In Parameter Preview, if a job parameter has a syntax error, the system displays a message.

If a parameter depends on the data generated during job execution, such data cannot be simulated and displayed in Parameter Preview.

Testing and Saving the Job

After a job is configured, complete the following operations:

Batch processing job

Click Test above the canvas. In the displayed dialog box, the job variables are displayed. Click OK to test the job. If the test fails, view the logs of the job node and locate and rectify the fault.
- You can view the test run logs of the job by clicking View Log.
- If you test the job before submitting a version, the version of the generated job instance is 0 on the Job Monitoring page.
- You can control access to the test run logs. For example, after user A performs a test, user A can view the test run logs on the Monitor Instance page, but user B cannot.
When the test is successful, click Save to save the job configuration.

After the job is saved, a version is automatically generated and displayed in Versions.

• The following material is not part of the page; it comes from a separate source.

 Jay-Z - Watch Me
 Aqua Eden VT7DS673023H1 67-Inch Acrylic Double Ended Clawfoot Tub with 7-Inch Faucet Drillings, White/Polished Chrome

The version can be rolled back. If you save a job multiple times within a minute, only one version is recorded. If the intermediate data is important, you can click Save new version to save and add a version.

Processing jobs in real time

Click Save to save the job configuration.

After the job is saved, a version is automatically generated and displayed in Versions. The version can be rolled back. If you save a job multiple times within a minute, only one version is recorded. If the intermediate data is important, you can click Save new version to save and add a version.
After submitting the job version, click Start above the canvas to run the job. After the job is executed, go to the Job Monitoring page to view the job execution result.